Good writing, like good dancing, looks easy.  Words flow from one to the next, each one in its place, creating a cohesive, meaningful, and aesthetically pleasing work of communication and (dare I say it?) art.  And writers, as a species, don't help with the perception that they are a rollicking, whimsical bunch; at least not the (in)famous ones.  A writer that I went to school with once called our class Alcoholics Synonymous.  But for every night we spent drinking and dancing and cavorting, we spent three alone in our various rooms, toiling over which word to put where.  I have personally spent hours fiddling with the same paragraph, rearranging it, flipping through dictionaries and thesauri (is that a word? am I crazy?) and literally tearing my hair out to get it just right.  And to be honest, if  I look at that same paragraph now, I could probably spend another hour or so tweaking it some more.   Parker said once said in an interview, "It takes me six months to do a story. I think it out and then write it sentence by sentence—no first draft. I can’t write five words but that I change seven."

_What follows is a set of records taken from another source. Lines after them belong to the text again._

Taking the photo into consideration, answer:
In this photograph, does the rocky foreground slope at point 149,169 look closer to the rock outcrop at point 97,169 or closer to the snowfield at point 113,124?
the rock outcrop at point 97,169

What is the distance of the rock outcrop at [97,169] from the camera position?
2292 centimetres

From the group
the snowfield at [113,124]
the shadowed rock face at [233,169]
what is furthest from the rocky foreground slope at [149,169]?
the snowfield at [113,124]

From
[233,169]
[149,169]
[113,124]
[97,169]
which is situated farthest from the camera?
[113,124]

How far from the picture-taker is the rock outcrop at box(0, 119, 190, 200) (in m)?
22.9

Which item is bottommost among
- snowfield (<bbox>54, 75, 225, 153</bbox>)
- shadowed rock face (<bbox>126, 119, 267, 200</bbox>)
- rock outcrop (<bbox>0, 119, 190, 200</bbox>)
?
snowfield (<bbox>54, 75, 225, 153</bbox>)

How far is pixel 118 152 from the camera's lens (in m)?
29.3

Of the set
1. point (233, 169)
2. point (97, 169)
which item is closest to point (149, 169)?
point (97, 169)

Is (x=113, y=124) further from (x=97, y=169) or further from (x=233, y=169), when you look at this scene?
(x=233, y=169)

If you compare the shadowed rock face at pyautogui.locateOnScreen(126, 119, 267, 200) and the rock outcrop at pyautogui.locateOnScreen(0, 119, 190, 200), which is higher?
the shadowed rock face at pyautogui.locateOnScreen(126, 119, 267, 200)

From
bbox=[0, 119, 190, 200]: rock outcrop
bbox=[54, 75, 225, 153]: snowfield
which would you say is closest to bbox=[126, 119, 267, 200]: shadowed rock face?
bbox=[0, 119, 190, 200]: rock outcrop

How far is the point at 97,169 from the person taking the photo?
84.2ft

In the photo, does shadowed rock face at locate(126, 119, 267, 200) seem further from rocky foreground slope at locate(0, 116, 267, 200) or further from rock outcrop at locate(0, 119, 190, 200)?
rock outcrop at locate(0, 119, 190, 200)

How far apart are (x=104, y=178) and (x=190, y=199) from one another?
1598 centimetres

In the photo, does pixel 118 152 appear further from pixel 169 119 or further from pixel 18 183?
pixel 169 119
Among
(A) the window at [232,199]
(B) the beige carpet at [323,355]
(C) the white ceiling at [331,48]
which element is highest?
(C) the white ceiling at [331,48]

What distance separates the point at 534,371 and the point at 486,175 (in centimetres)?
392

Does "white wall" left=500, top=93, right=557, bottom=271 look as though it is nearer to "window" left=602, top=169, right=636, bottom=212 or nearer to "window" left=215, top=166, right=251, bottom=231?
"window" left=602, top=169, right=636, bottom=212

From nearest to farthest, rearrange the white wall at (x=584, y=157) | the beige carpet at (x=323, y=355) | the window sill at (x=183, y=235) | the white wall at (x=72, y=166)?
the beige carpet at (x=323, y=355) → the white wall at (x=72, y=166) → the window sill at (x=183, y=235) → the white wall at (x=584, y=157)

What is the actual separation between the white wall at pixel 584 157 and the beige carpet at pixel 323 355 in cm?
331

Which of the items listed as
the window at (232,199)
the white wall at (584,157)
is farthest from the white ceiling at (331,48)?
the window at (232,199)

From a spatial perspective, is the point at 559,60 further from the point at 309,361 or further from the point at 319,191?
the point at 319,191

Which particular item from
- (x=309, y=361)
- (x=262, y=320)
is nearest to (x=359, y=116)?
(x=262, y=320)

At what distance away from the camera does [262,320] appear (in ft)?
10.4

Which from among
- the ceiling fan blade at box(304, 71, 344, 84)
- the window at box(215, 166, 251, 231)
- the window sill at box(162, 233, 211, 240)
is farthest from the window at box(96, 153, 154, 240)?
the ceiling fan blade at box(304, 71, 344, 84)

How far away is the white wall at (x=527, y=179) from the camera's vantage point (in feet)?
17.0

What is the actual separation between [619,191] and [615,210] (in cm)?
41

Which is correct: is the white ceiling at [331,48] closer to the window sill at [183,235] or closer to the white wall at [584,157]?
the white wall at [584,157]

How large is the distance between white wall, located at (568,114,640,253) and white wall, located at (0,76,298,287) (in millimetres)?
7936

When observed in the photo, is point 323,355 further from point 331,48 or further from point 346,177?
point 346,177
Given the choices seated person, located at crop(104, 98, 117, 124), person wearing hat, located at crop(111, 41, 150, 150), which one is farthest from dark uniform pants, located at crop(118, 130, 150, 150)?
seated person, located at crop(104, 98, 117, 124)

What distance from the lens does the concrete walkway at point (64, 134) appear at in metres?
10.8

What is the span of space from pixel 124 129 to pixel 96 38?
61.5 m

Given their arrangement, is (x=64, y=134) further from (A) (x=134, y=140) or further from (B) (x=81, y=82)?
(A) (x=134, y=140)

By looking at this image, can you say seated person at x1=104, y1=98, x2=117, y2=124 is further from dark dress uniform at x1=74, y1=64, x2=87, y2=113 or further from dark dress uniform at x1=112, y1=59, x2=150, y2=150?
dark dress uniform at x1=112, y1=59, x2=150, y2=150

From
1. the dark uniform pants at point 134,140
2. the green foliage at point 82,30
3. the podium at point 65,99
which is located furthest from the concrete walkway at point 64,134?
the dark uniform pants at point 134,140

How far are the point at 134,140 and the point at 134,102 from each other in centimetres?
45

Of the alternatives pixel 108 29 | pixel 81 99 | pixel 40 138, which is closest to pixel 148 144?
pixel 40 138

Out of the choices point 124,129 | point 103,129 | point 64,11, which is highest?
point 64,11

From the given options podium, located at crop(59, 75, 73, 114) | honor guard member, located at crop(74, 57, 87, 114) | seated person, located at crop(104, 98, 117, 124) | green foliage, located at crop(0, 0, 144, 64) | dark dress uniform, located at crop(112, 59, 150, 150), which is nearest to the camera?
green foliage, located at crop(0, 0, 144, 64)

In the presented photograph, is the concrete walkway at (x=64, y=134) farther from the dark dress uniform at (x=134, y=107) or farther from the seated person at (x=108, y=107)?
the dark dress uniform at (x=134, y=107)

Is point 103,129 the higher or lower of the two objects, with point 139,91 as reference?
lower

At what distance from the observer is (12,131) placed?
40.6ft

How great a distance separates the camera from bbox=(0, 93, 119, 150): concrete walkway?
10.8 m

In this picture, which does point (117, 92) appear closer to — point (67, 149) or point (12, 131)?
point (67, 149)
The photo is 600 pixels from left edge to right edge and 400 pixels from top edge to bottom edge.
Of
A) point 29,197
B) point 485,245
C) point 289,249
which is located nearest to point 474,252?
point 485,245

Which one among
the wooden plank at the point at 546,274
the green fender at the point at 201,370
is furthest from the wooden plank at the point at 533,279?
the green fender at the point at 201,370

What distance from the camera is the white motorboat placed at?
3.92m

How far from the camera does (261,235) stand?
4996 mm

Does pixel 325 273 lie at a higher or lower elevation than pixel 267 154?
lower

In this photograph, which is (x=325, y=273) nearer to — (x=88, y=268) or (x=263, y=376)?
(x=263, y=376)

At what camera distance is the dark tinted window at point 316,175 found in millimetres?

That's pretty much the gist of it.  It's not that inspiration doesn't count, or that it isn't real.  It does count!  It is real!  My own novel was inspired by a dream, which haunted me for days until I finally threw my hands up, shouted "Enough!" and scribbled down what turned out to be my first chapter.  But never again did I experience that kind of clarity, that kind of passion and certainty -- at least not with that project.  Everything that has happened with the novel since then, every blessed word of it, has come from hard (and sometimes forced) labor, and that's how it should be.  I worked my ass off.  I did it because that's what I had to do to get it right.  A good writer, as Parker once put it, works "damn hard and all the time."

Friday, July 1, 2011

Despair

I feel like I will never stop editing this damn book.  Every time I think I'm finished, I see another typo.  Or find another plot hole.  Or read another sentence whose parts are wrinkled.

I think I've read this novel about twelve times in the last three years, which puts it at the top of my list of most-often read books (right after "The Handmaid's Tale," which I prefer, because unfortunately I didn't write that one).

I go cross-eyed when I look at a page of this damn book, and that's before I start reading.  Is it possible to do a good editing job when you know everything that's coming?  I don't know.

All I know is, I really, really, really hope somebody pays me for all this.

As my old pal Dorothy Parker once said, "I hate writing; I love having written."